Usai P, Serra A, Marini B, Mariotti S, Satta L, Boi MF, Spanu A, Loi G, Piga M. (2004) Dig Liver Dis. 36(8) 513-8.
OBJECTIVE: Since brain perfusion abnormalities have been described by single-photon emission computed tomography in some autoimmune diseases, the aim of the present study was to evaluate the incidence of perfusion abnormalities by brain single-photon emission computed tomography in a group of coeliac disease patients, and to investigate whether gluten intake and associated autoimmune diseases may be considered risk factors in causing cerebral impairment.
METHODS: Thirty-four adult coeliac patients (16 on a gluten-free diet and 18 on a gluten-containing diet, 18 (53%) with autoimmune diseases) underwent 99mTc-ethyl cysteinate dimer brain single-photon emission computed tomography and qualitative evaluation of brain perfusion was performed together with a semiquantitative estimation using the asymmetry index.
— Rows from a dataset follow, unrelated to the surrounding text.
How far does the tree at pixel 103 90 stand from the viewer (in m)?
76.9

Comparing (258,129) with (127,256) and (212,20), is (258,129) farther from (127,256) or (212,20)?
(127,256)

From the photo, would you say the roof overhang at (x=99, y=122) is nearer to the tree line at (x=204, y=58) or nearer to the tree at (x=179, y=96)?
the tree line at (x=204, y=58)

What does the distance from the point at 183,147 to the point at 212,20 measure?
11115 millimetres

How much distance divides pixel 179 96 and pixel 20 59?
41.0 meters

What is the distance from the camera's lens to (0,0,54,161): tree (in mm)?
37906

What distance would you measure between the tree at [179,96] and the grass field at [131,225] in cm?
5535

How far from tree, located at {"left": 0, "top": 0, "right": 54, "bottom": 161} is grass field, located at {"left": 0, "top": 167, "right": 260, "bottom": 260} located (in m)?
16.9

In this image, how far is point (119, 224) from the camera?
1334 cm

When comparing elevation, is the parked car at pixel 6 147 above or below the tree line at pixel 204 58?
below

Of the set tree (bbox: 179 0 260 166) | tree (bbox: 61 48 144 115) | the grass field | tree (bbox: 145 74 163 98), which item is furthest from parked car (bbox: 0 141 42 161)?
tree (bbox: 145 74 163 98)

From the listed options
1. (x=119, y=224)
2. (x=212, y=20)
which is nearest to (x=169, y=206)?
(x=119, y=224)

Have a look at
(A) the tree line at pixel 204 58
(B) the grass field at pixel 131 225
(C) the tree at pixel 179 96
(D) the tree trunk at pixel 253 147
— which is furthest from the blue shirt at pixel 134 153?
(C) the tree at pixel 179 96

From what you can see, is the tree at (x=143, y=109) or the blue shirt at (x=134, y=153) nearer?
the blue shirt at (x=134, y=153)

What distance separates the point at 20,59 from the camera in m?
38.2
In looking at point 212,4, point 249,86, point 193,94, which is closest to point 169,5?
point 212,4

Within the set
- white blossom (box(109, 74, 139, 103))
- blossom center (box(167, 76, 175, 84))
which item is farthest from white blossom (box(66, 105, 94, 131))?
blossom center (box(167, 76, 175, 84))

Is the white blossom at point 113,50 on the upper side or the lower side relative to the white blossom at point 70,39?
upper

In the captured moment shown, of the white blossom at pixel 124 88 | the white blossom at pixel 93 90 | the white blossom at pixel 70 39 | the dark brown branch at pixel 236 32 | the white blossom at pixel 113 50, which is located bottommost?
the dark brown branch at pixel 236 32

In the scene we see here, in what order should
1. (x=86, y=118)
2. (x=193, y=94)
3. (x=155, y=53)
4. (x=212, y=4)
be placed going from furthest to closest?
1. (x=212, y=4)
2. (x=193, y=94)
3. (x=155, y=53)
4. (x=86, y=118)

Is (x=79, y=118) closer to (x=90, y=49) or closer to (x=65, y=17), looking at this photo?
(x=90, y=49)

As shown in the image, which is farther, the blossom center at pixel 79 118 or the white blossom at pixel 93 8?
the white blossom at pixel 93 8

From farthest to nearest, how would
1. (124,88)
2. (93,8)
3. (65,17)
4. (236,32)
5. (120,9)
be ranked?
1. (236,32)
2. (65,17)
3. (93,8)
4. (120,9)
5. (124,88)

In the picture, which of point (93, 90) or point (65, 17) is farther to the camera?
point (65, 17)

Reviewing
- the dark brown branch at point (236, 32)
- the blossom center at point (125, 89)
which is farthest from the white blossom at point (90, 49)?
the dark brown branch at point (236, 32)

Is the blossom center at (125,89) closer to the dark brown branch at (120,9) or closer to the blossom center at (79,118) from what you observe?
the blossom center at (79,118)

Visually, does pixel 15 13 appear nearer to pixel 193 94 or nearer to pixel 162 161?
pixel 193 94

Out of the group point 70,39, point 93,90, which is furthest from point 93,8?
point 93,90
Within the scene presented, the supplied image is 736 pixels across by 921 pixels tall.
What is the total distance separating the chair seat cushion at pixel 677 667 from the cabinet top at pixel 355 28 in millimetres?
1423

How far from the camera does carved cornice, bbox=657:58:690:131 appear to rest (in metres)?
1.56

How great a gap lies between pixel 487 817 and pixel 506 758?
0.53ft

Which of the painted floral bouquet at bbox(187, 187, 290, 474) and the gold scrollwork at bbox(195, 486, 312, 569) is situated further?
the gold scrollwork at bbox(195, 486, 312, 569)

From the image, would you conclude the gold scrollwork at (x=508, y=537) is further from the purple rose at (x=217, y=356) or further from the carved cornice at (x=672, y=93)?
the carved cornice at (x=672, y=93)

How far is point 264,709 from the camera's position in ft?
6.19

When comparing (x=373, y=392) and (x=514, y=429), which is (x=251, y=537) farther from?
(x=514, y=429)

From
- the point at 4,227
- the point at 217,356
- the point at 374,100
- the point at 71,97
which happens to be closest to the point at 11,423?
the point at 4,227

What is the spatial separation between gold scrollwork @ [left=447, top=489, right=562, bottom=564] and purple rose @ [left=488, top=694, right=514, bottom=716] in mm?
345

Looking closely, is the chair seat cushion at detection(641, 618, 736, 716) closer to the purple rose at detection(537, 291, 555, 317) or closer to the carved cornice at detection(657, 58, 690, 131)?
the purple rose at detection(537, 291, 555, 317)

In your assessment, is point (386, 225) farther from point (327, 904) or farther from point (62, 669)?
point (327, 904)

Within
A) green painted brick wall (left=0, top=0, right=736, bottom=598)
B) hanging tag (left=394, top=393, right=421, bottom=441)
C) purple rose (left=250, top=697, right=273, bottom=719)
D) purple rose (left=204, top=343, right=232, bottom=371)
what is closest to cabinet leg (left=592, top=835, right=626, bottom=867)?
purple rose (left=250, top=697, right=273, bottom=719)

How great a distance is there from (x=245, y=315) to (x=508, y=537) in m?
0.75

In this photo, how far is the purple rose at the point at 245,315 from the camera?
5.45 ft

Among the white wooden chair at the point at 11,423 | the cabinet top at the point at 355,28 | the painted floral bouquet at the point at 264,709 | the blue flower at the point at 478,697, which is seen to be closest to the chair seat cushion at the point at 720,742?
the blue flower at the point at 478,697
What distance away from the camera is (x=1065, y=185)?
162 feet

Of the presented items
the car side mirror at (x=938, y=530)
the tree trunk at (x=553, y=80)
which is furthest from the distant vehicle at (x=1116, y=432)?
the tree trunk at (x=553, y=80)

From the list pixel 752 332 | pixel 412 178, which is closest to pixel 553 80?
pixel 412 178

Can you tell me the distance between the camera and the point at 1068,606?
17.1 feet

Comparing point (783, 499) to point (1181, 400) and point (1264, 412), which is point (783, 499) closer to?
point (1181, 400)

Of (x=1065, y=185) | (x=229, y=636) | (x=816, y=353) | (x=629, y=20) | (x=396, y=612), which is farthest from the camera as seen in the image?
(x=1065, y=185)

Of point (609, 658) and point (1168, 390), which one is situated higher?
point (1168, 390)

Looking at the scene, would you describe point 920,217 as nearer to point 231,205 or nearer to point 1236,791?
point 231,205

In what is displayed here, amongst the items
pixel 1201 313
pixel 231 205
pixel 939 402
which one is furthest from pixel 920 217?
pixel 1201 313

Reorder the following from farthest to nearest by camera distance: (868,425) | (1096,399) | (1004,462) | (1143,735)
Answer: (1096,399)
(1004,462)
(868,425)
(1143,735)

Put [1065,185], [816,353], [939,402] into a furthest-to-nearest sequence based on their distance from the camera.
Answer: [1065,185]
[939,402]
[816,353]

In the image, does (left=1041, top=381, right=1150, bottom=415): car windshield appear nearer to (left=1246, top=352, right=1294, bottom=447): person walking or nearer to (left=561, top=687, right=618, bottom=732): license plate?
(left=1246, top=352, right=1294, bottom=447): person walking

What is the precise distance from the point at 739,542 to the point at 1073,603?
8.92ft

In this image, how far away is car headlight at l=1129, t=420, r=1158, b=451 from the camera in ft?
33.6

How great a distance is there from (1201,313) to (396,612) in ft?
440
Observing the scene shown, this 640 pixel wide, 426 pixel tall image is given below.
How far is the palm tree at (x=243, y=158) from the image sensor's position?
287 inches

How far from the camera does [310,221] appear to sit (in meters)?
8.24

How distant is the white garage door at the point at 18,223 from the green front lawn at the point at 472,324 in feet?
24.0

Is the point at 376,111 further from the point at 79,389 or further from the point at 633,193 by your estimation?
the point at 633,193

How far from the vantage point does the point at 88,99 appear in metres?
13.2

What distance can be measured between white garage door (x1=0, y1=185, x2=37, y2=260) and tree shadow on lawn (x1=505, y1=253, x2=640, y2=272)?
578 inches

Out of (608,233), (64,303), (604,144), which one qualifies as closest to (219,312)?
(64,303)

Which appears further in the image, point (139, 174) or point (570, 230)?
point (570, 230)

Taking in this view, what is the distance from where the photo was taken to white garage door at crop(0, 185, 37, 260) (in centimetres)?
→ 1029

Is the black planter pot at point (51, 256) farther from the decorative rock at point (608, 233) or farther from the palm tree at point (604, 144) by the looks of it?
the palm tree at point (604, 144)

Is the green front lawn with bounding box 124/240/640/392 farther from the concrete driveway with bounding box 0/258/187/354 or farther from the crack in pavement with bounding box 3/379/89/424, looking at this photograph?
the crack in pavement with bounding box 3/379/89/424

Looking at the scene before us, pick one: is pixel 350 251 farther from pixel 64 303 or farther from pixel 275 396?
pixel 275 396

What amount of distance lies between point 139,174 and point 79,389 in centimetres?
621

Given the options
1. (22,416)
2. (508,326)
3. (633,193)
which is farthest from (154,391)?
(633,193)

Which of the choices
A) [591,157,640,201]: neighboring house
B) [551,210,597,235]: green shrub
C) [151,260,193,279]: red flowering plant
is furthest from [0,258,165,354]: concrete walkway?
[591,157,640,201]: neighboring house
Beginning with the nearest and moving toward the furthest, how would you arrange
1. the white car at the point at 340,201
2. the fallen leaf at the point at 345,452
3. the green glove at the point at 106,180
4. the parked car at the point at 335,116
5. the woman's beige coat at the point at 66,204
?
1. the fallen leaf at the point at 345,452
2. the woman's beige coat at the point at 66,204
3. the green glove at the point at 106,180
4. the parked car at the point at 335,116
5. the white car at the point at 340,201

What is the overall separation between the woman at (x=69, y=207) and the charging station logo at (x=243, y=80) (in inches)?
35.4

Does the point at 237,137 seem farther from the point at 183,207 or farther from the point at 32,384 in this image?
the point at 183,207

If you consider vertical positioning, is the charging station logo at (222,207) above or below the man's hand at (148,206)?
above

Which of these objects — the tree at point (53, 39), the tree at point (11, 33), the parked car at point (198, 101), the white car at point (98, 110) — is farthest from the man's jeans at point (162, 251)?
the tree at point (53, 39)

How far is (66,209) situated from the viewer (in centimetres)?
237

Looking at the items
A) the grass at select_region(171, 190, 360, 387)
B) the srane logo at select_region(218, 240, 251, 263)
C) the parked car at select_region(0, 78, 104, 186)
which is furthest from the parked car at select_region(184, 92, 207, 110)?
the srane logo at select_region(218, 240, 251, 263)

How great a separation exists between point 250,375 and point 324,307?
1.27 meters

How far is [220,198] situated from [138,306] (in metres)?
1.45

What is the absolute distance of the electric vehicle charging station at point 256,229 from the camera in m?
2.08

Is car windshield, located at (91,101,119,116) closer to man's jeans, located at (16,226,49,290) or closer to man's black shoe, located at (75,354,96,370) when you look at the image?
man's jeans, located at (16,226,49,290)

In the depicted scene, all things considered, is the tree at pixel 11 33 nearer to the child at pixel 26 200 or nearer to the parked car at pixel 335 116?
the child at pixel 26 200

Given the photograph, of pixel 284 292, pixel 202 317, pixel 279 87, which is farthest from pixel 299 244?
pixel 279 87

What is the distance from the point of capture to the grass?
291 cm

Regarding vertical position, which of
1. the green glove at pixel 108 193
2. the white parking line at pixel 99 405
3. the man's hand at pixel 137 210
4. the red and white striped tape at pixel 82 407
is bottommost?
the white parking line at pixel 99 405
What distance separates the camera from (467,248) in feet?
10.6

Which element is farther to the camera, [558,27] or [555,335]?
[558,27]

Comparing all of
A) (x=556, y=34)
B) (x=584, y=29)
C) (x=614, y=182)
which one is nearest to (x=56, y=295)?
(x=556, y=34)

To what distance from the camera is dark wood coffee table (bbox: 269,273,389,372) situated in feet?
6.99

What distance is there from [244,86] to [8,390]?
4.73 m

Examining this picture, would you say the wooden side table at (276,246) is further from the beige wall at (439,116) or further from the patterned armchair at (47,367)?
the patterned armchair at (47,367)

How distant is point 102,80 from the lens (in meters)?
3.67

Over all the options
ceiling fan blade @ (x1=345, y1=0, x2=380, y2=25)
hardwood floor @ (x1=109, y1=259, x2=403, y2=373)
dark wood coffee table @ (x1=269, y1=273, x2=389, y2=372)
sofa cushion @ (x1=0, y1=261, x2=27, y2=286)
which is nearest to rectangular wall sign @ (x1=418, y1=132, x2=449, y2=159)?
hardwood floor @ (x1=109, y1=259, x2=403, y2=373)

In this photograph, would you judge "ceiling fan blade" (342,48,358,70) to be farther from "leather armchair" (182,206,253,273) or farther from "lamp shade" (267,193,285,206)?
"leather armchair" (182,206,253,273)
Ten subjects on our database, matched for sex, age and ethnic group, who were proved normal by histology ofjejunal mucosa (four males and six females; median age 39 years, range 27-55 years), were included as control group.
RESULTS: Twenty-four out of 34 patients (71%) showed brain single-photon emission computed tomography abnormalities confirmed by abnormal regional asymmetry index (>5%; range 5.8-18.5%). Topographic comparison of the brain areas showed that the more significant abnormalities were localised in frontal regions, and were significantly different from controls only in coeliac disease patients on unrestricted diet. The prevalence of single-photon emission computed tomography abnormalities was similar in coeliac disease patients with (74%) and without (69%) associated autoimmune disease.
CONCLUSIONS: Abnormalities of brain perfusion seem common in coeliac disease. This phenomenon is similar to that previously described in other autoimmune diseases, but does not appear to be related to associated autoimmunity and, at least in the frontal region, may be improved by a gluten-free diet.